What is a Contribution Margin?

John Lister

The contribution margin measures the amount of overall profit that is added by each sale. This is the difference the sale makes; it is also possible that the change it makes is to reduce losses rather than increase profits. The figure could also be negative, meaning each sale reduces overall profits, though this would be a sign of a serious problem with its business set-up.

In most cases, the variable cost per unit produced is lower when more items are manufactured.
In most cases, the variable cost per unit produced is lower when more items are manufactured.

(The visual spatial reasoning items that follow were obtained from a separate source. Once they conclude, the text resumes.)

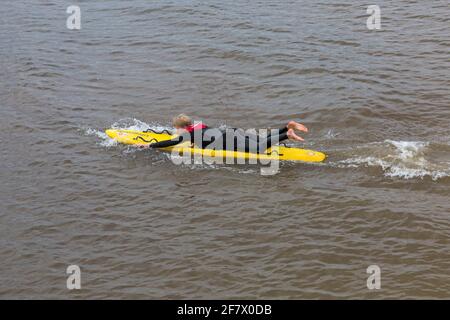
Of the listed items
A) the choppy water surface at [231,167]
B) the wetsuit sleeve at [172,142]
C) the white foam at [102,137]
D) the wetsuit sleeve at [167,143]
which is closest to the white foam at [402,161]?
the choppy water surface at [231,167]

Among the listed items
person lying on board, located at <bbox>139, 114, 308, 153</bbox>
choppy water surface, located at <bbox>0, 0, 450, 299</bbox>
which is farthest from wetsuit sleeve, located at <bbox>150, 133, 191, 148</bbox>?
choppy water surface, located at <bbox>0, 0, 450, 299</bbox>

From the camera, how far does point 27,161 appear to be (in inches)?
442

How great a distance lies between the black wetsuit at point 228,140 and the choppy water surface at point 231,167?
458 mm

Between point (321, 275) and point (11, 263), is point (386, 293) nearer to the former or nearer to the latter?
point (321, 275)

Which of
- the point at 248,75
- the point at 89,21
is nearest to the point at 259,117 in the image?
the point at 248,75

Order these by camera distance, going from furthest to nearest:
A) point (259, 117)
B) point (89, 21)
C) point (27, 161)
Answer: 1. point (89, 21)
2. point (259, 117)
3. point (27, 161)

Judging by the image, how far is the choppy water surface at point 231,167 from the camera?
8133 mm

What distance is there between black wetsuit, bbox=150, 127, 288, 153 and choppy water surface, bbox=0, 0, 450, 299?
0.46m

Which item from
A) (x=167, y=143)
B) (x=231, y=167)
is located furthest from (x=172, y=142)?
(x=231, y=167)

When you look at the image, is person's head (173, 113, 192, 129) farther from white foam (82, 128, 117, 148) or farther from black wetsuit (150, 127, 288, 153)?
white foam (82, 128, 117, 148)

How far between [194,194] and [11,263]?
3.10 m

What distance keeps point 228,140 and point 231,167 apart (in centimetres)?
49

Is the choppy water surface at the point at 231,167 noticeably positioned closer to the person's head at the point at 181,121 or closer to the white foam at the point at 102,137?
the white foam at the point at 102,137

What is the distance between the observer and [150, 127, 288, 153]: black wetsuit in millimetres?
10633
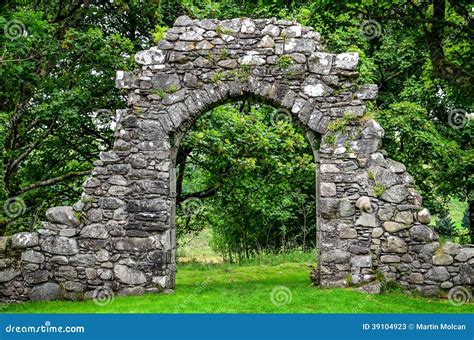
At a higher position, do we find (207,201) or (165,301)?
(207,201)

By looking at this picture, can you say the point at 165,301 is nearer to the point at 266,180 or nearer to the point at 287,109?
the point at 287,109

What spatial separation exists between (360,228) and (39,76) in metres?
7.40

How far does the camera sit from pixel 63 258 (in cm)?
838

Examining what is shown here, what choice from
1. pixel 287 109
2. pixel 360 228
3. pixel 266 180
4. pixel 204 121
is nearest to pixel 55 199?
pixel 204 121

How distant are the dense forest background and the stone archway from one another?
85 centimetres
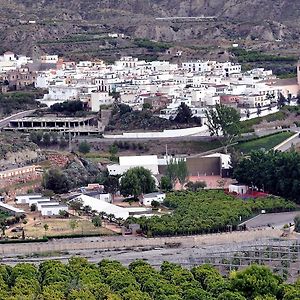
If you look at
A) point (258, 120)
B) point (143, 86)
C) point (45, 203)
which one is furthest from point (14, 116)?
point (45, 203)

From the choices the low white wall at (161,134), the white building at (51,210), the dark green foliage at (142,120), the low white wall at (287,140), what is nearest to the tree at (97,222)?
the white building at (51,210)

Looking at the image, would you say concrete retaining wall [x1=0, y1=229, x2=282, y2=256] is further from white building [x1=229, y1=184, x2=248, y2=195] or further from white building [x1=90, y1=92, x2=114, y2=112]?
white building [x1=90, y1=92, x2=114, y2=112]

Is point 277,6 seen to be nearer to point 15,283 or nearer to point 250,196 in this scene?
point 250,196

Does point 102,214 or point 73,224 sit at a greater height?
point 73,224

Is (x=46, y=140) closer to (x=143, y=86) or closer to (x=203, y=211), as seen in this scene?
(x=143, y=86)

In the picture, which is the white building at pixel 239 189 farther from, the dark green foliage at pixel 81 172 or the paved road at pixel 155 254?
the paved road at pixel 155 254

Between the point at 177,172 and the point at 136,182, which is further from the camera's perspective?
the point at 177,172

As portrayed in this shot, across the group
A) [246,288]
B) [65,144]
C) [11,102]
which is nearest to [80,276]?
[246,288]
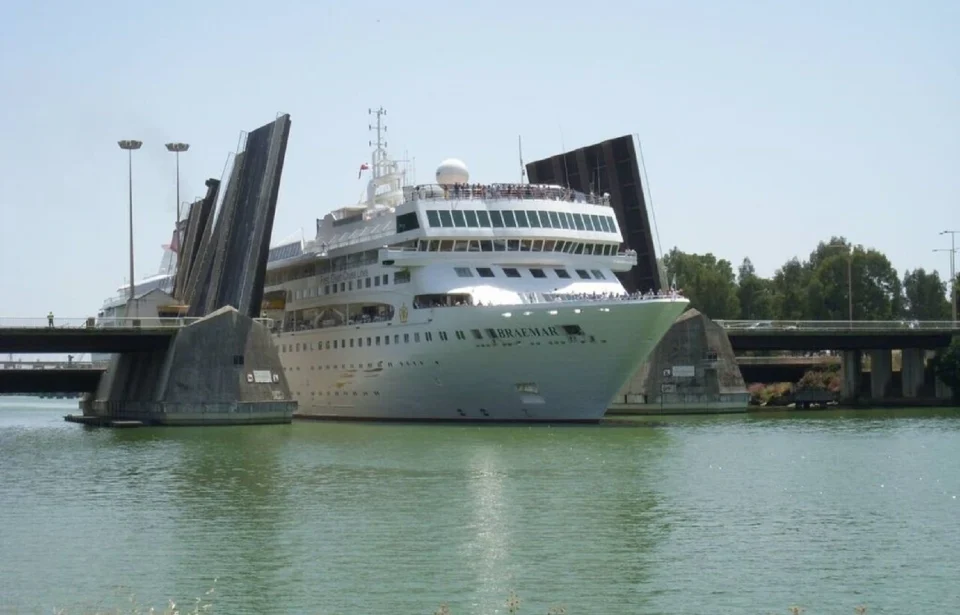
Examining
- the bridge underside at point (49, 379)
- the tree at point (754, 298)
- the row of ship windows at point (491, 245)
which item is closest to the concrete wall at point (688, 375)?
the row of ship windows at point (491, 245)

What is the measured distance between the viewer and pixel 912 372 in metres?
78.4

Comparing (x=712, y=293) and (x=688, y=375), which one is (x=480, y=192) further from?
(x=712, y=293)

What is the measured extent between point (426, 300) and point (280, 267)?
52.8 ft

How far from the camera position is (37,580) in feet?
68.7

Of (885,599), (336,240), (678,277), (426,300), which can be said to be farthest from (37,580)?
(678,277)

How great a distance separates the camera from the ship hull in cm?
4906

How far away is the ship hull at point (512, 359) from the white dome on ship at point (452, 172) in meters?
7.58

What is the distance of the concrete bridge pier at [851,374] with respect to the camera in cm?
8068

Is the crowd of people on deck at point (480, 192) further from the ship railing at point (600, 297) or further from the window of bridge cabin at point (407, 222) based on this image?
the ship railing at point (600, 297)

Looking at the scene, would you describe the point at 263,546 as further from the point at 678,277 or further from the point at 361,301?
the point at 678,277

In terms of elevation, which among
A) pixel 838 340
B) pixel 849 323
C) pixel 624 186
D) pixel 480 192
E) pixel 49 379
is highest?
pixel 624 186

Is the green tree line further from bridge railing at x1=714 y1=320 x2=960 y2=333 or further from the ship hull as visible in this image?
the ship hull

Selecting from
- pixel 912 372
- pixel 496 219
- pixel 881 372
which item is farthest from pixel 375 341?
pixel 881 372

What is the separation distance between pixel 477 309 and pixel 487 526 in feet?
83.8
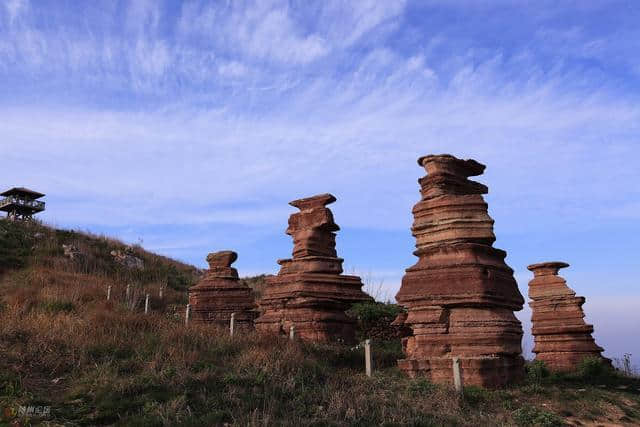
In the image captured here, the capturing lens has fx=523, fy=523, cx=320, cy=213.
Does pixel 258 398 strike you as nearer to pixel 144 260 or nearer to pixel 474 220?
pixel 474 220

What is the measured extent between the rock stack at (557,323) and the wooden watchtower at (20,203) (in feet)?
161

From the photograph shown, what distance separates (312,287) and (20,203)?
4621cm

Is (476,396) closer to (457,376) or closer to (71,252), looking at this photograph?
(457,376)

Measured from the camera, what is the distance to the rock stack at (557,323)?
21312 mm

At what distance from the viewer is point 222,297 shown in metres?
23.3

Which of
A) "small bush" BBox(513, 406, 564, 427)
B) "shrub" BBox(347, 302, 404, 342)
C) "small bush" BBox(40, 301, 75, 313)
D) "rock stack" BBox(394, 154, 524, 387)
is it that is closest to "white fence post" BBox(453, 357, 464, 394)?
"rock stack" BBox(394, 154, 524, 387)

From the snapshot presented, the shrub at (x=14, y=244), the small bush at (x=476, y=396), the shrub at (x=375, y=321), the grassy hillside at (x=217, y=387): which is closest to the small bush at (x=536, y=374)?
the grassy hillside at (x=217, y=387)

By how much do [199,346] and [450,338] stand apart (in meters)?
6.02

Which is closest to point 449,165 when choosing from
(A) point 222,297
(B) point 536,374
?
(B) point 536,374

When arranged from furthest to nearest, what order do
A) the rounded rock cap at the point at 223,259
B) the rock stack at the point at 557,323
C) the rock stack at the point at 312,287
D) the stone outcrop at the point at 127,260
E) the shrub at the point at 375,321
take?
the stone outcrop at the point at 127,260 < the rounded rock cap at the point at 223,259 < the shrub at the point at 375,321 < the rock stack at the point at 557,323 < the rock stack at the point at 312,287

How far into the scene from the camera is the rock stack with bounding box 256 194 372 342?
18156 millimetres

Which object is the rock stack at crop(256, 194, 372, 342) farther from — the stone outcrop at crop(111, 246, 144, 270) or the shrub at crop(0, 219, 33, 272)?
the stone outcrop at crop(111, 246, 144, 270)

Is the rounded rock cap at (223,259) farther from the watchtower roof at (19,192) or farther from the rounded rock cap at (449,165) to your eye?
the watchtower roof at (19,192)

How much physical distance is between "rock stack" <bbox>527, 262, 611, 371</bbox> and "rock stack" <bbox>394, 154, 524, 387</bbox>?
9.46m
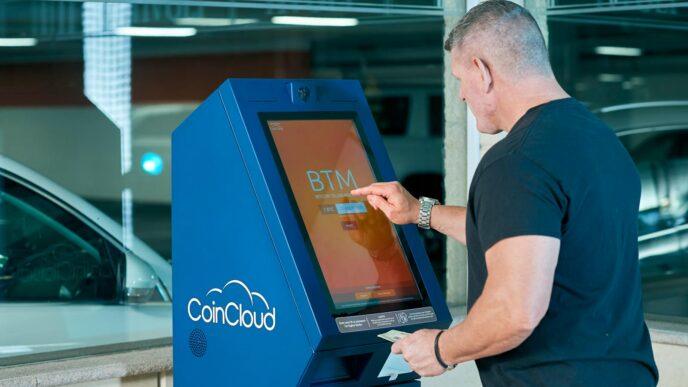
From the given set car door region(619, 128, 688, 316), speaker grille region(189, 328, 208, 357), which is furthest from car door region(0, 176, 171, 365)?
car door region(619, 128, 688, 316)

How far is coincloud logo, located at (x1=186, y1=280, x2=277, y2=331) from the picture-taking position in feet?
8.23

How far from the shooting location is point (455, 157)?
4.43m

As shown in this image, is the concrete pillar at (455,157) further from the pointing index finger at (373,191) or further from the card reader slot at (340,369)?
the card reader slot at (340,369)

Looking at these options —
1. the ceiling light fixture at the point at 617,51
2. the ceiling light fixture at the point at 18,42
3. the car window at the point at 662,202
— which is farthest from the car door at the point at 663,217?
the ceiling light fixture at the point at 18,42

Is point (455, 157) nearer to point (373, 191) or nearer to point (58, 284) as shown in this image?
point (58, 284)

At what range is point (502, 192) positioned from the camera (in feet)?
6.91

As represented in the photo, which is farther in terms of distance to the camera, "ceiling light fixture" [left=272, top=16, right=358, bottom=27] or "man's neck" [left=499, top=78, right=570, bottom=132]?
"ceiling light fixture" [left=272, top=16, right=358, bottom=27]

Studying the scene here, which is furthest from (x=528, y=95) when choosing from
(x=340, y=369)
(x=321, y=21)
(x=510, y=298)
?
(x=321, y=21)

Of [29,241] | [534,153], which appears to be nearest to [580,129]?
[534,153]

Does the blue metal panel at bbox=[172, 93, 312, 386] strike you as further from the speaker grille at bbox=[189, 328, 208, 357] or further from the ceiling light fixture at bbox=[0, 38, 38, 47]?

The figure can be expressed in three different ways. The total contribution margin is the total revenue minus the variable costs. Variable costs are those which are associated specifically with production and thus could include the cost of raw materials; they don't include fixed costs such as factory hire. The total contribution margin therefore shows how much is left over from sales to help offset, and hopefully exceed, fixed costs.

Total revenue minus variable costs equals contribution margin.
Total revenue minus variable costs equals contribution margin.

The unit contribution margin measures the unit revenue minus the variable cost per unit. In other words, it's the amount the company receives for each unit sold, minus the specific costs associated with producing that unit. The amount the company receives won't necessarily be the price the end user pays, as the product may pass through a retailer. The unit contribution margin can thus show how profitable a particular product line is. It can also show how the level by which sales would have to increase to have a specific effect on overall company profits.

The contribution margin ratio is the unit contribution margin divided by the unit price. By definition, the same figure can be worked out by dividing the total contribution margin by total revenue. The figure effectively shows what proportion of the sales price is left over after variable costs to go towards covering fixed costs and eventually making a profit.

The most common way to display the concept is in a graph displaying the way increased sales affect overall profitability. Every sale adds some profits to the company. Of course, at first these sales are not enough to cover the fixed costs and the company will be in a loss-making position. As the number of sales goes up, eventually the profits from the sales covers the fixed costs and the company will break even. After this point, increased sales add overall profits.

There are some limitations to using the concept in calculations. Most significantly, it works on the assumption that the production costs per unit are consistent. In practice the more units a firm produces, the lower its variable costs per unit. This is because of economies of scale, such as getting a discount on raw materials when bought in bulk.